(Reuters) - Shenzhen, a major manufacturing hub in southern China, will increase its minimum wage by 13.6 percent in February despite warnings from factory owners the move could deal another blow to exporters already reeling from a sharp drop in Western orders.
Whilst China’s leaders are aware of the pressures on exporters facing shrivelling orders from a debt-stricken eurozone, surging production costs and currency appreciation, they’ve also pledged to lift migrant factory worker wages to ease wealth inequalities and the sting of nagging inflation.
Shenzhen, a freewheeling boomtown bordering Hong Kong, will hike its minimum monthly wage to 1,500 yuan (153.43 pound) on February 1, the Shenzhen municipal human resources and social security bureau said in a statement on its website.
While it wasn’t clear if other regions in the surrounding “world factory” of the Pearl River Delta would follow suit, the move comes as China’s premier Wen Jiabao warned of growing slowdown concerns in the world’s second largest economy.
The Federation of Hong Kong Industries, which represents around 3,000 industrialists running factories in China and has lobbied hard against the wage hike, said the timing couldn’t have been worse.
“It will prove to be a severe blow to industrialists,” Stanley Lau, the deputy chairman of the federation, told Reuters.
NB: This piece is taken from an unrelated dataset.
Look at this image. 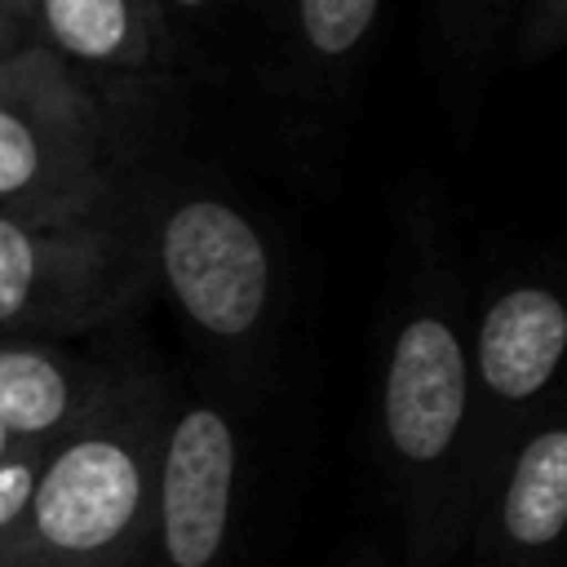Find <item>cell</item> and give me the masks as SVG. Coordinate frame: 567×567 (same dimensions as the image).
Returning <instances> with one entry per match:
<instances>
[{"instance_id":"9","label":"cell","mask_w":567,"mask_h":567,"mask_svg":"<svg viewBox=\"0 0 567 567\" xmlns=\"http://www.w3.org/2000/svg\"><path fill=\"white\" fill-rule=\"evenodd\" d=\"M27 35L75 75H159L182 53L155 0H31Z\"/></svg>"},{"instance_id":"14","label":"cell","mask_w":567,"mask_h":567,"mask_svg":"<svg viewBox=\"0 0 567 567\" xmlns=\"http://www.w3.org/2000/svg\"><path fill=\"white\" fill-rule=\"evenodd\" d=\"M44 452H49V443H22V447H13L0 461V540L18 527V518L27 509V496L35 487V474H40Z\"/></svg>"},{"instance_id":"1","label":"cell","mask_w":567,"mask_h":567,"mask_svg":"<svg viewBox=\"0 0 567 567\" xmlns=\"http://www.w3.org/2000/svg\"><path fill=\"white\" fill-rule=\"evenodd\" d=\"M377 443L412 563L470 545L478 496L465 301L439 261H421L394 301L377 372Z\"/></svg>"},{"instance_id":"11","label":"cell","mask_w":567,"mask_h":567,"mask_svg":"<svg viewBox=\"0 0 567 567\" xmlns=\"http://www.w3.org/2000/svg\"><path fill=\"white\" fill-rule=\"evenodd\" d=\"M381 22V0H275V35L288 71L310 89L346 84Z\"/></svg>"},{"instance_id":"19","label":"cell","mask_w":567,"mask_h":567,"mask_svg":"<svg viewBox=\"0 0 567 567\" xmlns=\"http://www.w3.org/2000/svg\"><path fill=\"white\" fill-rule=\"evenodd\" d=\"M483 567H487V563H483Z\"/></svg>"},{"instance_id":"15","label":"cell","mask_w":567,"mask_h":567,"mask_svg":"<svg viewBox=\"0 0 567 567\" xmlns=\"http://www.w3.org/2000/svg\"><path fill=\"white\" fill-rule=\"evenodd\" d=\"M155 4H159V13H164L168 31H173L177 44H182L186 31H213V27L221 22V13H226L230 0H155Z\"/></svg>"},{"instance_id":"7","label":"cell","mask_w":567,"mask_h":567,"mask_svg":"<svg viewBox=\"0 0 567 567\" xmlns=\"http://www.w3.org/2000/svg\"><path fill=\"white\" fill-rule=\"evenodd\" d=\"M244 487V430L217 399L168 403L133 567H226Z\"/></svg>"},{"instance_id":"5","label":"cell","mask_w":567,"mask_h":567,"mask_svg":"<svg viewBox=\"0 0 567 567\" xmlns=\"http://www.w3.org/2000/svg\"><path fill=\"white\" fill-rule=\"evenodd\" d=\"M111 204L106 120L84 80L22 44L0 58V208L93 213Z\"/></svg>"},{"instance_id":"10","label":"cell","mask_w":567,"mask_h":567,"mask_svg":"<svg viewBox=\"0 0 567 567\" xmlns=\"http://www.w3.org/2000/svg\"><path fill=\"white\" fill-rule=\"evenodd\" d=\"M111 377L115 368L44 337H0V430L18 443H53L106 394Z\"/></svg>"},{"instance_id":"4","label":"cell","mask_w":567,"mask_h":567,"mask_svg":"<svg viewBox=\"0 0 567 567\" xmlns=\"http://www.w3.org/2000/svg\"><path fill=\"white\" fill-rule=\"evenodd\" d=\"M151 288L142 230L93 213L0 208V337H71L133 310Z\"/></svg>"},{"instance_id":"13","label":"cell","mask_w":567,"mask_h":567,"mask_svg":"<svg viewBox=\"0 0 567 567\" xmlns=\"http://www.w3.org/2000/svg\"><path fill=\"white\" fill-rule=\"evenodd\" d=\"M509 35L518 66L549 62L567 40V0H514Z\"/></svg>"},{"instance_id":"12","label":"cell","mask_w":567,"mask_h":567,"mask_svg":"<svg viewBox=\"0 0 567 567\" xmlns=\"http://www.w3.org/2000/svg\"><path fill=\"white\" fill-rule=\"evenodd\" d=\"M514 0H439V27L456 58H483L509 27Z\"/></svg>"},{"instance_id":"6","label":"cell","mask_w":567,"mask_h":567,"mask_svg":"<svg viewBox=\"0 0 567 567\" xmlns=\"http://www.w3.org/2000/svg\"><path fill=\"white\" fill-rule=\"evenodd\" d=\"M474 394V496L483 501L505 447L558 399L567 354V301L545 279L496 284L465 323Z\"/></svg>"},{"instance_id":"2","label":"cell","mask_w":567,"mask_h":567,"mask_svg":"<svg viewBox=\"0 0 567 567\" xmlns=\"http://www.w3.org/2000/svg\"><path fill=\"white\" fill-rule=\"evenodd\" d=\"M168 403L159 377L115 368L106 394L49 443L0 567H133Z\"/></svg>"},{"instance_id":"16","label":"cell","mask_w":567,"mask_h":567,"mask_svg":"<svg viewBox=\"0 0 567 567\" xmlns=\"http://www.w3.org/2000/svg\"><path fill=\"white\" fill-rule=\"evenodd\" d=\"M27 9H31V0H0V22H4L22 44H31V35H27Z\"/></svg>"},{"instance_id":"17","label":"cell","mask_w":567,"mask_h":567,"mask_svg":"<svg viewBox=\"0 0 567 567\" xmlns=\"http://www.w3.org/2000/svg\"><path fill=\"white\" fill-rule=\"evenodd\" d=\"M13 49H22V40H18V35H13V31L0 22V58H4V53H13Z\"/></svg>"},{"instance_id":"18","label":"cell","mask_w":567,"mask_h":567,"mask_svg":"<svg viewBox=\"0 0 567 567\" xmlns=\"http://www.w3.org/2000/svg\"><path fill=\"white\" fill-rule=\"evenodd\" d=\"M13 447H22V443H18V439H9V434H4V430H0V461H4V456H9V452H13Z\"/></svg>"},{"instance_id":"8","label":"cell","mask_w":567,"mask_h":567,"mask_svg":"<svg viewBox=\"0 0 567 567\" xmlns=\"http://www.w3.org/2000/svg\"><path fill=\"white\" fill-rule=\"evenodd\" d=\"M567 532V421L563 403L545 408L505 447L470 545L487 567H554Z\"/></svg>"},{"instance_id":"3","label":"cell","mask_w":567,"mask_h":567,"mask_svg":"<svg viewBox=\"0 0 567 567\" xmlns=\"http://www.w3.org/2000/svg\"><path fill=\"white\" fill-rule=\"evenodd\" d=\"M151 284L164 288L199 346L248 363L279 319V257L252 213L221 190H173L142 226Z\"/></svg>"}]
</instances>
The wage hike came after a string of major strikes at factories across China’s coastal export zones in recent months, with angry workers often retaliating against attempts by factories to shave overtime pay and benefits amidst a fall in orders from anchor markets like Europe and the United States.
While according to Lau vice Guangdong governor Zhao Yufang said in December other cities in the Pearl River Delta would freeze minimum wages for “the near to medium term,” recent media reports have suggested broader provincial plans for wage hikes of around 13 percent this year, including in cities such as Zhuhai and Huizhou.
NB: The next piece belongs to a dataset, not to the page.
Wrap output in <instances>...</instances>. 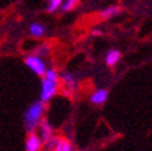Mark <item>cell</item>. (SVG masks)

“In the short term I hope the rest of Guangdong (province) will not also increase (the minimum wage),” said Lau. “This would increase the risks of factories being forced to close ... Even with orders, they may not make money.”
Minimum monthly wages in Sichuan, a southwestern province and major food producer, will rise to between 800 yuan and 1,050 yuan in 2012, the Sichuan provincial government said last month.
Lau said he expected orders in the first quarter of 2012 to shrink by up to 30 percent, with western buyers expected to be very conservative in placing orders after “average” Christmas sales.